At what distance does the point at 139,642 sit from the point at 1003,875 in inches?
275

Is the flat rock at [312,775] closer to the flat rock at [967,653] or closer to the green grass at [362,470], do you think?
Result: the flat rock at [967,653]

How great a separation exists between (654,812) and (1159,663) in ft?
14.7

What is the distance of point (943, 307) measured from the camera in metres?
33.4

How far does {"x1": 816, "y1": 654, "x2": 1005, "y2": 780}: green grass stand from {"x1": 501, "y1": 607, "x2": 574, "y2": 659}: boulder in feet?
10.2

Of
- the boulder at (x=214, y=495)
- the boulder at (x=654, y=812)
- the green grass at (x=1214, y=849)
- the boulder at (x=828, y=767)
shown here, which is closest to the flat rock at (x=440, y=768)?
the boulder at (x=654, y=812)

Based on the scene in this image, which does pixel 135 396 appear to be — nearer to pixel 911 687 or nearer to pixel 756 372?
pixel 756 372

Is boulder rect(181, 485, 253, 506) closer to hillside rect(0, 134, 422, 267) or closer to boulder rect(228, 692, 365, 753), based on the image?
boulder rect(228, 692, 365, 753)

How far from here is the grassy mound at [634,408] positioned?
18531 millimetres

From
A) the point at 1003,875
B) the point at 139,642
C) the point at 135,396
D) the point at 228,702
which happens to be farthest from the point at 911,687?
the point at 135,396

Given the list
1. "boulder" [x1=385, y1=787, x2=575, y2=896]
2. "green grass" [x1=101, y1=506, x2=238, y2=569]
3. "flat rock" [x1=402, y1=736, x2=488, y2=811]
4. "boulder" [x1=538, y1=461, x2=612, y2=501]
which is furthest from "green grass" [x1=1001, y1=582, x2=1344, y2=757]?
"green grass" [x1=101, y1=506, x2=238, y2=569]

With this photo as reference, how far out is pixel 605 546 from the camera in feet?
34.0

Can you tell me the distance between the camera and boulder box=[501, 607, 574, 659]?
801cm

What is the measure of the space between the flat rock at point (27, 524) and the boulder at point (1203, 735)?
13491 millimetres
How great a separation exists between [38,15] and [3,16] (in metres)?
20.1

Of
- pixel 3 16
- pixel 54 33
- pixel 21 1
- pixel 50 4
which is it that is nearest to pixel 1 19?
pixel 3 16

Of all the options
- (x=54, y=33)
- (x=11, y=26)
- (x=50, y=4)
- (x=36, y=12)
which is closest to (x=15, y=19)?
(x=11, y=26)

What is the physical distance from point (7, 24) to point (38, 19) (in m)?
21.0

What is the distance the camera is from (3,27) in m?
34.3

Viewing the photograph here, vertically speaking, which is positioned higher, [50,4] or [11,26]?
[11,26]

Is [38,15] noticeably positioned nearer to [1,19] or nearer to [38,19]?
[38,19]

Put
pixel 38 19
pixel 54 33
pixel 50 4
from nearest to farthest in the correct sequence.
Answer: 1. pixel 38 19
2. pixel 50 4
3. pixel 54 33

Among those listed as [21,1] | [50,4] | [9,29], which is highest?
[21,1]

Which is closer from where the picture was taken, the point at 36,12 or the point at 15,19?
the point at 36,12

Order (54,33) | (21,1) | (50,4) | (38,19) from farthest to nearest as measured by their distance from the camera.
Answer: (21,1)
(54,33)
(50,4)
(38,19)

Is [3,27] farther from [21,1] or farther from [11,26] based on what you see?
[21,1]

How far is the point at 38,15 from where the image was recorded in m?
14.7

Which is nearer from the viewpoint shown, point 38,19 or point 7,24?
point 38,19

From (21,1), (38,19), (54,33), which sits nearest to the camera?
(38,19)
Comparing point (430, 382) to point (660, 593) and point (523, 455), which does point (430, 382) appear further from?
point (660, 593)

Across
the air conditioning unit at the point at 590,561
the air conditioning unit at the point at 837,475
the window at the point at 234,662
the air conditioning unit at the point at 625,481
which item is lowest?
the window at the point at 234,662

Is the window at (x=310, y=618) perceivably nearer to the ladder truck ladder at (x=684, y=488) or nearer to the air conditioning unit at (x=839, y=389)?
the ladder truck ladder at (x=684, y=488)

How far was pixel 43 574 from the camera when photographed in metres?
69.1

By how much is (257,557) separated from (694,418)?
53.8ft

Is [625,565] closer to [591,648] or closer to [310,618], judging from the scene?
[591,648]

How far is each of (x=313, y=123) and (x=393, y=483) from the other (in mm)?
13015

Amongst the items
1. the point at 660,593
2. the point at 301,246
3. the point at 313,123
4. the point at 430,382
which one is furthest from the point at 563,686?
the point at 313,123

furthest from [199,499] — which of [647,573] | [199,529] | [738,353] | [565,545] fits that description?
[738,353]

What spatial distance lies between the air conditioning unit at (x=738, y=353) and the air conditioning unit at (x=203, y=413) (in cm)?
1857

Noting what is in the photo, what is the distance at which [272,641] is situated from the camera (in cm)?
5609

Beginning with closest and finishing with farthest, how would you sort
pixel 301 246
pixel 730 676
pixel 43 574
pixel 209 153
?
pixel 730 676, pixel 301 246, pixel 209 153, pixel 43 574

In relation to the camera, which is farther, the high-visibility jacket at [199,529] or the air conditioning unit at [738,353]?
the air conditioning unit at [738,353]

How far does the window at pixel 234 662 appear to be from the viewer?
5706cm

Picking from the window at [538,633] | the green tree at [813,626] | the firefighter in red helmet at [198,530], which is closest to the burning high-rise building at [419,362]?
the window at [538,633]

• • • • • • •

Directive
Each line of the material above needs to be quoted exactly, please.

Exercise solution
At what distance does the point at 139,642 sit from the point at 1003,875 in inches?
275

Is the flat rock at [312,775] closer to the flat rock at [967,653] or closer to the green grass at [362,470], do you think?
Result: the flat rock at [967,653]

How great a separation exists between (654,812) and (1159,663) in ft?
14.7

What is the distance of point (943, 307) measured from the camera in metres?
33.4

How far does {"x1": 816, "y1": 654, "x2": 1005, "y2": 780}: green grass stand from {"x1": 501, "y1": 607, "x2": 574, "y2": 659}: boulder in feet?
10.2

Of
- the boulder at (x=214, y=495)
- the boulder at (x=654, y=812)
- the green grass at (x=1214, y=849)
- the boulder at (x=828, y=767)
shown here, which is closest to the flat rock at (x=440, y=768)?
the boulder at (x=654, y=812)

Based on the scene in this image, which does pixel 135 396 appear to be — nearer to pixel 911 687 or nearer to pixel 756 372?
pixel 756 372

Is boulder rect(181, 485, 253, 506) closer to hillside rect(0, 134, 422, 267) or closer to boulder rect(228, 692, 365, 753), based on the image?
boulder rect(228, 692, 365, 753)

How far from here is the grassy mound at [634,408] positioned?
18531 millimetres

From
A) the point at 1003,875
B) the point at 139,642
C) the point at 135,396
D) the point at 228,702
which happens to be farthest from the point at 911,687?
the point at 135,396

Given the list
1. "boulder" [x1=385, y1=787, x2=575, y2=896]
2. "green grass" [x1=101, y1=506, x2=238, y2=569]
3. "flat rock" [x1=402, y1=736, x2=488, y2=811]
4. "boulder" [x1=538, y1=461, x2=612, y2=501]
which is furthest from "green grass" [x1=1001, y1=582, x2=1344, y2=757]?
"green grass" [x1=101, y1=506, x2=238, y2=569]

With this photo as reference, how far out is pixel 605 546 from the camera in feet?
34.0

Can you tell me the distance between the camera and boulder box=[501, 607, 574, 659]?
801cm

What is the measure of the space between the flat rock at point (27, 524) and the boulder at point (1203, 735)?
13491 millimetres
How great a separation exists between [38,15] and [3,16] (in metres)?
20.1

Of
- pixel 3 16
- pixel 54 33
- pixel 21 1
- pixel 50 4
which is it that is nearest to pixel 1 19?
pixel 3 16

Of all the options
- (x=54, y=33)
- (x=11, y=26)
- (x=50, y=4)
- (x=36, y=12)
which is closest to (x=15, y=19)?
(x=11, y=26)

What is the physical distance from point (7, 24) to point (38, 19) (in m)?
21.0

What is the distance the camera is from (3,27) in m?
34.3

Viewing the photograph here, vertically speaking, which is positioned higher, [50,4] or [11,26]?
[11,26]

Is [38,15] noticeably positioned nearer to [1,19] or nearer to [38,19]?
[38,19]

Put
pixel 38 19
pixel 54 33
pixel 50 4
from nearest to farthest in the correct sequence.
Answer: 1. pixel 38 19
2. pixel 50 4
3. pixel 54 33

Among those listed as [21,1] | [50,4] | [9,29], which is highest?
[21,1]

Which is closer from where the picture was taken, the point at 36,12 or the point at 15,19?
the point at 36,12

Order (54,33) | (21,1) | (50,4) | (38,19) from farthest to nearest as measured by their distance from the camera.
Answer: (21,1)
(54,33)
(50,4)
(38,19)

Is [3,27] farther from [21,1] or farther from [11,26] based on what you see?
[21,1]

How far is the point at 38,15 from where the image was recorded in m?
14.7

Which is nearer from the viewpoint shown, point 38,19 or point 7,24?
point 38,19

From (21,1), (38,19), (54,33), which sits nearest to the camera?
(38,19)
Comparing point (430, 382) to point (660, 593) and point (523, 455), which does point (430, 382) appear further from?
point (660, 593)

Across
the air conditioning unit at the point at 590,561
the air conditioning unit at the point at 837,475
the window at the point at 234,662
the air conditioning unit at the point at 625,481
which item is lowest?
the window at the point at 234,662

Is the window at (x=310, y=618) perceivably nearer to the ladder truck ladder at (x=684, y=488) or nearer to the air conditioning unit at (x=839, y=389)?
the ladder truck ladder at (x=684, y=488)

How far was pixel 43 574 from the camera when photographed in metres?
69.1

By how much is (257,557) separated from (694,418)?
53.8ft

Is [625,565] closer to [591,648] or closer to [310,618], judging from the scene?
[591,648]

How far is each of (x=313, y=123) and (x=393, y=483) from the other (in mm)?
13015

Amongst the items
1. the point at 660,593
2. the point at 301,246
3. the point at 313,123
4. the point at 430,382
which one is furthest from the point at 563,686?
the point at 313,123

furthest from [199,499] — which of [647,573] | [199,529] | [738,353] | [565,545] fits that description?
[738,353]

What spatial distance lies between the air conditioning unit at (x=738, y=353) and the air conditioning unit at (x=203, y=413) (in cm)?
1857

Noting what is in the photo, what is the distance at which [272,641] is situated from the camera (in cm)?
5609

Beginning with closest and finishing with farthest, how would you sort
pixel 301 246
pixel 730 676
pixel 43 574
pixel 209 153
?
pixel 730 676, pixel 301 246, pixel 209 153, pixel 43 574

In relation to the camera, which is farther, the high-visibility jacket at [199,529] or the air conditioning unit at [738,353]?
the air conditioning unit at [738,353]

How far does the window at pixel 234 662 appear to be from the viewer?
5706cm

Picking from the window at [538,633] | the green tree at [813,626] | the firefighter in red helmet at [198,530], which is closest to the burning high-rise building at [419,362]?
the window at [538,633]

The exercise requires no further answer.